Can i make a Regular Expression start matching after "String1" and stop matching after "String2"?

hawkair · August 3, 2023

Hi

I have a text like this: ($txt=)

<div class="titlereference-overview-section">
        Directors:
        <ul class="ipl-inline-list">
            <li class="ipl-inline-list__item">
<a href="/name/nm8681530">John Smith</a>,
<a href="/name/nm8681530">Jim </a>,
<a href="/name/nm8681530">Jack</a>
            </li>
                <li class="ipl-inline-list__item">
    <a href="/title/tt8806524/fullcredits" class=>See more &raquo;</a>
                </li>
        </ul>
    </div>
    <div class="titlereference-overview-section">
        Writers:
        <ul class="ipl-inline-list">
            <li class="ipl-inline-list__item">
<a href="/name/nm8681530">Kirsten</a>,
<a href="/name/nm8681530">Jessica</a>,
<a href="/name/nm8681530">Maya</a>
            </li>
                <li class="ipl-inline-list__item">
    <a href="/title/tt8806524/fullcredits" class=>See more &raquo;</a>
                </li>
        </ul>
    </div>
    <div class="titlereference-overview-section">
        Stars:
        <ul class="ipl-inline-list">
            <li class="ipl-inline-list__item">
<a href="/name/nm0001772">Patrick Stewart</a>,
<a href="/name/nm0403335">Michelle Hurd</a>,
<a href="/name/nm0005394">Jeri Ryan</a>
            </li>
                <li class="ipl-inline-list__item">
    <a href="/title/tt8806524/fullcredits" class=>See more &raquo;</a>
                </li>
        </ul>

I want to get the writers.

This code

$aWriters = StringRegExp($txt, '<a href="/name/nm.*?">([^<]*)</a>', 3)

gets all names.

This code

;To check quickly copy the text then run the code
$txt = Clipget()
$txt = StringRegExpReplace($txt, "(?s)^.*Writers", "")
$txt = StringRegExpReplace($txt, "(?s)</ul>.*", "")
$aWriters = StringRegExp($txt, '<a href="/name/nm.*?">([^<]*)</a>', 3)
MsgBox(262144, "Writers", _ArrayToString($aWriters, ","))

deletes text before "Writers" and after Writers section ends and gets all the Writers names.
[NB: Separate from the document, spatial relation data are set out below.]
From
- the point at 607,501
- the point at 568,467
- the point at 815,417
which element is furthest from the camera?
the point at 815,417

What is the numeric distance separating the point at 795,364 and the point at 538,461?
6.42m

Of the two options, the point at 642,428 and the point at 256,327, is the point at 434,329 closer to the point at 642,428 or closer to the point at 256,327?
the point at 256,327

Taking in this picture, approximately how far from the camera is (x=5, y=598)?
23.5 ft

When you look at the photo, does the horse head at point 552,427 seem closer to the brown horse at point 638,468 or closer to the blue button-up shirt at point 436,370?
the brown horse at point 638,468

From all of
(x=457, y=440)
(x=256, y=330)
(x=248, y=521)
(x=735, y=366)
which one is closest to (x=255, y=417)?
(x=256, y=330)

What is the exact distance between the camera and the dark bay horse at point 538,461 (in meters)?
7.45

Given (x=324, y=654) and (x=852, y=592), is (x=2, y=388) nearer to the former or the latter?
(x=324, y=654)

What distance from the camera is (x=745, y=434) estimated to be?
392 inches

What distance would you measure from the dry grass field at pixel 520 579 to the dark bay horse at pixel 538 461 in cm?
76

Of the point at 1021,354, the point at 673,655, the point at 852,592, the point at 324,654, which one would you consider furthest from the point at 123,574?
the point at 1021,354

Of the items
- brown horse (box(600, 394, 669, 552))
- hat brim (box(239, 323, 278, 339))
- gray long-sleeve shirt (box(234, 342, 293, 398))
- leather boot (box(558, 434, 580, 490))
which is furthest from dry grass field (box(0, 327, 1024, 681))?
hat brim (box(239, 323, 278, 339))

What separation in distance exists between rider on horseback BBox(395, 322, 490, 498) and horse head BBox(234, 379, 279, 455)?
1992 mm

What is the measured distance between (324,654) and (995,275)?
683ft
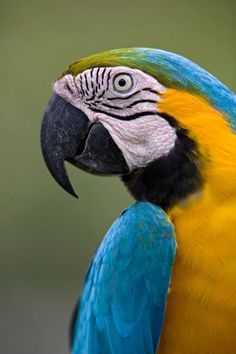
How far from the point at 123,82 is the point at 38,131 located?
197 centimetres

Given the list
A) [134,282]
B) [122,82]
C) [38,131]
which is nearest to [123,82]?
[122,82]

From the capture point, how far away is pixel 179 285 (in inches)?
40.3

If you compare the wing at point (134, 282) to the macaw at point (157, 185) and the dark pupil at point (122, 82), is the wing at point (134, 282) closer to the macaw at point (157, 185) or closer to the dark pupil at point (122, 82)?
the macaw at point (157, 185)

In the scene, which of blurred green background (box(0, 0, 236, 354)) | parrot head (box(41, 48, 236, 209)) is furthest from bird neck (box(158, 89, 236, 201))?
blurred green background (box(0, 0, 236, 354))

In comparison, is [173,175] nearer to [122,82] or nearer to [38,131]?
[122,82]

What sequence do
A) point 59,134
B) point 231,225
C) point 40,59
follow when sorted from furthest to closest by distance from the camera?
1. point 40,59
2. point 59,134
3. point 231,225

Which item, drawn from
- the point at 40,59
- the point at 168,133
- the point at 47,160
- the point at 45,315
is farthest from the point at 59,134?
the point at 45,315

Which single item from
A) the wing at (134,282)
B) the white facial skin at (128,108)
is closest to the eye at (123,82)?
the white facial skin at (128,108)

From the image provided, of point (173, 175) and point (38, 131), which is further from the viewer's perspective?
point (38, 131)

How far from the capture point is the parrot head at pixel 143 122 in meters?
1.03

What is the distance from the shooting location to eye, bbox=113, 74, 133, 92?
107 centimetres

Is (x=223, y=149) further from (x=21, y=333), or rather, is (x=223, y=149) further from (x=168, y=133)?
(x=21, y=333)

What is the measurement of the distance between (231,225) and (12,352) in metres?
2.32

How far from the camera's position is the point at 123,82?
3.54ft
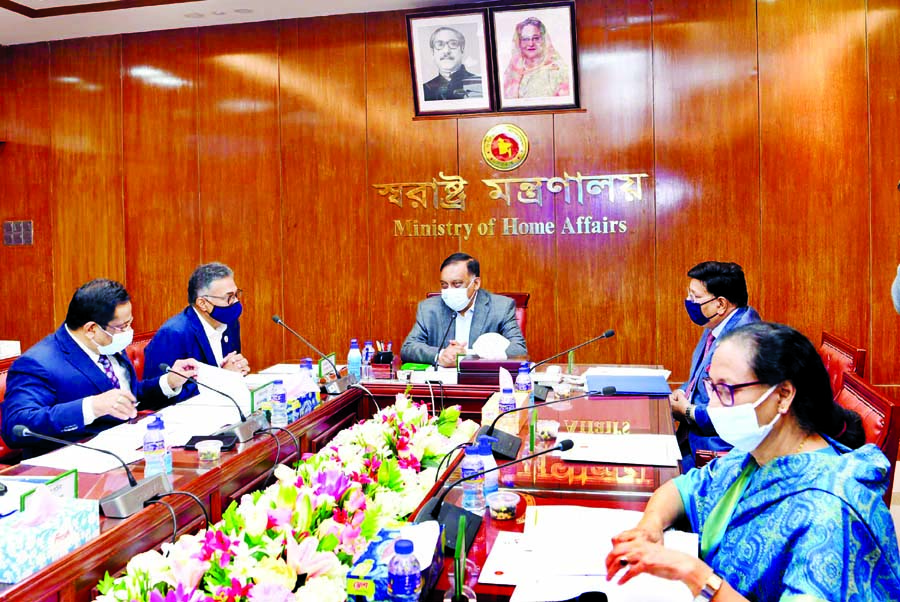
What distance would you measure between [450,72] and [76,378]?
3.43 m

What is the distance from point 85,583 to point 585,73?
4552mm

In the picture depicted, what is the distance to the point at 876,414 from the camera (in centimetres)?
204

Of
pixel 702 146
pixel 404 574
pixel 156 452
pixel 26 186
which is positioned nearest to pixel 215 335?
pixel 156 452

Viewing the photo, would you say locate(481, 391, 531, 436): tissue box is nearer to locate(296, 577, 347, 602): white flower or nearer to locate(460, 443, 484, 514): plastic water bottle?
locate(460, 443, 484, 514): plastic water bottle

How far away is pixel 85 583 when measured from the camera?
1.55 m

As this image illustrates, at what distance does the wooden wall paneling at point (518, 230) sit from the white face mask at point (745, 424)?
376cm

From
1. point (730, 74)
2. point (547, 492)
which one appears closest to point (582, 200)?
point (730, 74)

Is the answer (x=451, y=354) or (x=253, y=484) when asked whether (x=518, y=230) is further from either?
(x=253, y=484)

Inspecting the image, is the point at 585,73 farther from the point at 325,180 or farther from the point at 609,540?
the point at 609,540

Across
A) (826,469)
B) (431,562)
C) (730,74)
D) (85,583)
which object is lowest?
(85,583)

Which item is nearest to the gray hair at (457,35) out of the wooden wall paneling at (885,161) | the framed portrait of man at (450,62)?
the framed portrait of man at (450,62)

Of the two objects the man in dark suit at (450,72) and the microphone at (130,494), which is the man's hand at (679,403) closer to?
the microphone at (130,494)

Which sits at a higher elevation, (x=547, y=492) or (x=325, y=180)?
(x=325, y=180)

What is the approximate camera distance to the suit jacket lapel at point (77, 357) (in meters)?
2.79
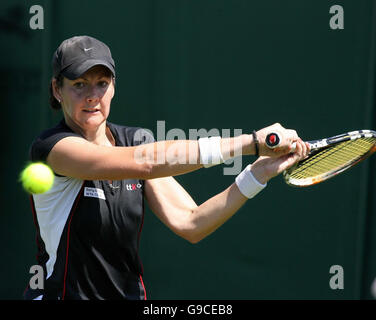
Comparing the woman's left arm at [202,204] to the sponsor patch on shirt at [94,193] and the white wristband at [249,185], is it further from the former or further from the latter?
the sponsor patch on shirt at [94,193]

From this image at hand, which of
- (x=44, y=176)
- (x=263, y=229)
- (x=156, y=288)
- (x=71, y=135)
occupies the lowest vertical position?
(x=156, y=288)

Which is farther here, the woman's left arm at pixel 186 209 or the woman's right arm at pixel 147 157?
the woman's left arm at pixel 186 209

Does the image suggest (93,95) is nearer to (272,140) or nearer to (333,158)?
(272,140)

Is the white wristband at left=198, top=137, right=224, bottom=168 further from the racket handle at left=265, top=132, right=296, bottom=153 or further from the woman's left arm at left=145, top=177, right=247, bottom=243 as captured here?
the woman's left arm at left=145, top=177, right=247, bottom=243

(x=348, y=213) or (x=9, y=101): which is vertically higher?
(x=9, y=101)

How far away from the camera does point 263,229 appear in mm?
3803

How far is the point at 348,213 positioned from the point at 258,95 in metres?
0.89

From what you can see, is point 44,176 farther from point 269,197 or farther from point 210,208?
point 269,197

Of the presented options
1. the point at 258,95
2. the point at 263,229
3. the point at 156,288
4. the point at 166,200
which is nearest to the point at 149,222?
the point at 156,288

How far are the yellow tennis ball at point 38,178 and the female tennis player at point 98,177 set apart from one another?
3 centimetres

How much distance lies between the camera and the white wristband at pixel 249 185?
2.43m

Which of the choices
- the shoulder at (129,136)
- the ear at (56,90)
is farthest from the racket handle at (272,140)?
the ear at (56,90)

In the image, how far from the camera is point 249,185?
2439 millimetres

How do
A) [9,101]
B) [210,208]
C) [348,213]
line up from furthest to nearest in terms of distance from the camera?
[9,101]
[348,213]
[210,208]
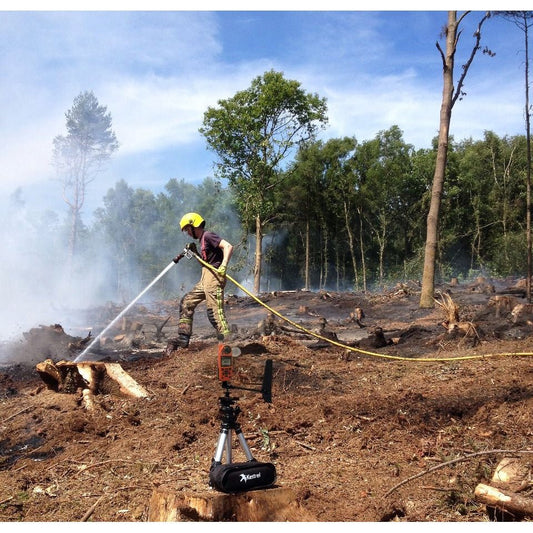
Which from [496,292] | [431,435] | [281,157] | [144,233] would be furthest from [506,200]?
[431,435]

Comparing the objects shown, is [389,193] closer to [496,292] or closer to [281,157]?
[281,157]

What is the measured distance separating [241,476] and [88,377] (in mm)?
3771

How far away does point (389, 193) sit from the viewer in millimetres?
34719

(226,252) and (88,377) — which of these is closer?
(88,377)

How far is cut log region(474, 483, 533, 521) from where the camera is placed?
10.6 feet

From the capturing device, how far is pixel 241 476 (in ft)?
9.98

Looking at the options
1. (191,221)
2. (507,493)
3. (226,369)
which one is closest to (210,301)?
(191,221)

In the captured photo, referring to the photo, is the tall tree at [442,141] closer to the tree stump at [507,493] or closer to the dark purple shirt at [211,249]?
the dark purple shirt at [211,249]

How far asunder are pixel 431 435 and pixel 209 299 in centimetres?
375

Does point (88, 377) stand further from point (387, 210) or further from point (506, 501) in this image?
point (387, 210)

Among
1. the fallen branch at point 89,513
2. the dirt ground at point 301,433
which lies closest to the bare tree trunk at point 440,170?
the dirt ground at point 301,433

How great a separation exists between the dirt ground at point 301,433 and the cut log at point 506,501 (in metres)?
0.15

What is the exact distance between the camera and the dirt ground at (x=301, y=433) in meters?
3.77

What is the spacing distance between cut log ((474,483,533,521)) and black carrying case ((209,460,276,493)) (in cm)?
126
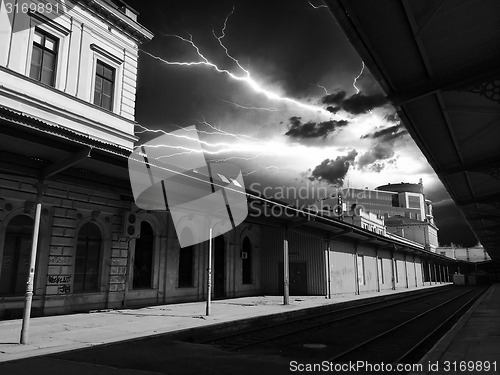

Note that "Stars" section may not always follow "Writers"

Can I do this with a single RegExp command?

mikell · August 3, 2023

You may fire all the unwanted parts using a single SRER

$txt = Clipget()
$s = StringRegExpReplace($txt, '(?s)^.*Writers(.*?/nm\d+">)|\R<a(?1)|</a>|\s+</li>.*$', "")
MsgBox(0,"", $s)

Edit
It's a cute challenge but - IMHO - your multipart solution is somewhere more versatile

Edit2
Much nicer, how to get this in a 1D array (and BTW a better answer to the question in the title of the topic)

$txt = Clipget()
$aWriters = StringRegExp($txt, '(?s)(?:.*?Writers|\G(?!</a>\s+</li>)).*?/nm\d+">([^<]*)', 3)
_ArrayDisplay($aWriters)

Edited August 3, 2023 by mikell

hawkair · August 4, 2023

Mikel thank you

It works exactly as I want.

I have no words...

Now I can merilly go off into my cave and have fun figuring out how it does it

Edit:

I used Google translate and the Autoit help file as dictionary and got the following:

StringRegExp($txt, '(?s)(?:.*?Writers|\G(?!</a>\s+</li>)).*?/nm\d+">([^<]*)', 3)

Find all text until Writers - do not save, Or Starting at this position (\G) Match while the subpattern is not '</a>\s+</li>' then follows the actual pattern to match: '.*?/nm\d+">([^<]*)'

Edited August 4, 2023 by hawkair

mikell · August 4, 2023

4 hours ago, hawkair said:

Now I can merilly go off into my cave and have fun figuring out how it does it

Sorry I didn't comment this \G magic
The definition of \G in the helpfile is not very clear, better look at this one , especially "\G matches at the end of the previous match"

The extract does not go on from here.